#### [TASK TO CARRY OUT]
Down to the final line, return the records unchanged.

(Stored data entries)
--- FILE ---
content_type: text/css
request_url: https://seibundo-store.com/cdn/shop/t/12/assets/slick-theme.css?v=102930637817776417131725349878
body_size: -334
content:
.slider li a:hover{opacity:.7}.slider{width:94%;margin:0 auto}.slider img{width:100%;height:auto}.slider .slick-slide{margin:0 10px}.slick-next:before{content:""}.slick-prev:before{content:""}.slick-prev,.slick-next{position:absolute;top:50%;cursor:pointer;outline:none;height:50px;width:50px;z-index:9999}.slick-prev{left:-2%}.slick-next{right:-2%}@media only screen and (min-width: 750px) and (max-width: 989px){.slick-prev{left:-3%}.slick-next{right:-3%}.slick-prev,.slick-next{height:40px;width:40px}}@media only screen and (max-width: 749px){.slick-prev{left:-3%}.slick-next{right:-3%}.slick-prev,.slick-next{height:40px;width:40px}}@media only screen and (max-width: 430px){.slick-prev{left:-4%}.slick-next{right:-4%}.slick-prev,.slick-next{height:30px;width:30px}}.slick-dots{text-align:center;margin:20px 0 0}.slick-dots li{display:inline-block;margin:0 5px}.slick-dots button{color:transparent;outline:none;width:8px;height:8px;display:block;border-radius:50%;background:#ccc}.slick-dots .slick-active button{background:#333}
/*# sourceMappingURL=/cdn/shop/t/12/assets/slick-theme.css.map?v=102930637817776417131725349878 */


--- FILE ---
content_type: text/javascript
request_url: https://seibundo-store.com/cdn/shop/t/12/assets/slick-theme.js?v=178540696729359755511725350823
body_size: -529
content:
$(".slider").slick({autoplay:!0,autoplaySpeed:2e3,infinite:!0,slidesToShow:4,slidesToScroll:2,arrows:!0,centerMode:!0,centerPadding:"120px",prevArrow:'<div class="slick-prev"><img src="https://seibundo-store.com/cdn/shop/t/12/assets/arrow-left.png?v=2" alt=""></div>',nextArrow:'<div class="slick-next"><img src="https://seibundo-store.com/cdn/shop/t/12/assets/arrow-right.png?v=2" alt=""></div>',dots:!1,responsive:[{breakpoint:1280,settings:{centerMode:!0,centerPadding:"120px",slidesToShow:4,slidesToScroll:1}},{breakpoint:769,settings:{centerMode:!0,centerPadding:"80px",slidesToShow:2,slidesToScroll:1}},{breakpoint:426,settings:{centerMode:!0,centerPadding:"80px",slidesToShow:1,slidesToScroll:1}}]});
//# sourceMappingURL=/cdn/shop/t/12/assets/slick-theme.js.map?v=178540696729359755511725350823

#### [RESPONSE AREA]
--- FILE ---
content_type: text/css
request_url: https://seibundo-store.com/cdn/shop/t/12/assets/slick-theme.css?v=102930637817776417131725349878
body_size: -334
content:
.slider li a:hover{opacity:.7}.slider{width:94%;margin:0 auto}.slider img{width:100%;height:auto}.slider .slick-slide{margin:0 10px}.slick-next:before{content:""}.slick-prev:before{content:""}.slick-prev,.slick-next{position:absolute;top:50%;cursor:pointer;outline:none;height:50px;width:50px;z-index:9999}.slick-prev{left:-2%}.slick-next{right:-2%}@media only screen and (min-width: 750px) and (max-width: 989px){.slick-prev{left:-3%}.slick-next{right:-3%}.slick-prev,.slick-next{height:40px;width:40px}}@media only screen and (max-width: 749px){.slick-prev{left:-3%}.slick-next{right:-3%}.slick-prev,.slick-next{height:40px;width:40px}}@media only screen and (max-width: 430px){.slick-prev{left:-4%}.slick-next{right:-4%}.slick-prev,.slick-next{height:30px;width:30px}}.slick-dots{text-align:center;margin:20px 0 0}.slick-dots li{display:inline-block;margin:0 5px}.slick-dots button{color:transparent;outline:none;width:8px;height:8px;display:block;border-radius:50%;background:#ccc}.slick-dots .slick-active button{background:#333}
/*# sourceMappingURL=/cdn/shop/t/12/assets/slick-theme.css.map?v=102930637817776417131725349878 */


--- FILE ---
content_type: text/javascript
request_url: https://seibundo-store.com/cdn/shop/t/12/assets/slick-theme.js?v=178540696729359755511725350823
body_size: -529
content:
$(".slider").slick({autoplay:!0,autoplaySpeed:2e3,infinite:!0,slidesToShow:4,slidesToScroll:2,arrows:!0,centerMode:!0,centerPadding:"120px",prevArrow:'<div class="slick-prev"><img src="https://seibundo-store.com/cdn/shop/t/12/assets/arrow-left.png?v=2" alt=""></div>',nextArrow:'<div class="slick-next"><img src="https://seibundo-store.com/cdn/shop/t/12/assets/arrow-right.png?v=2" alt=""></div>',dots:!1,responsive:[{breakpoint:1280,settings:{centerMode:!0,centerPadding:"120px",slidesToShow:4,slidesToScroll:1}},{breakpoint:769,settings:{centerMode:!0,centerPadding:"80px",slidesToShow:2,slidesToScroll:1}},{breakpoint:426,settings:{centerMode:!0,centerPadding:"80px",slidesToShow:1,slidesToScroll:1}}]});
//# sourceMappingURL=/cdn/shop/t/12/assets/slick-theme.js.map?v=178540696729359755511725350823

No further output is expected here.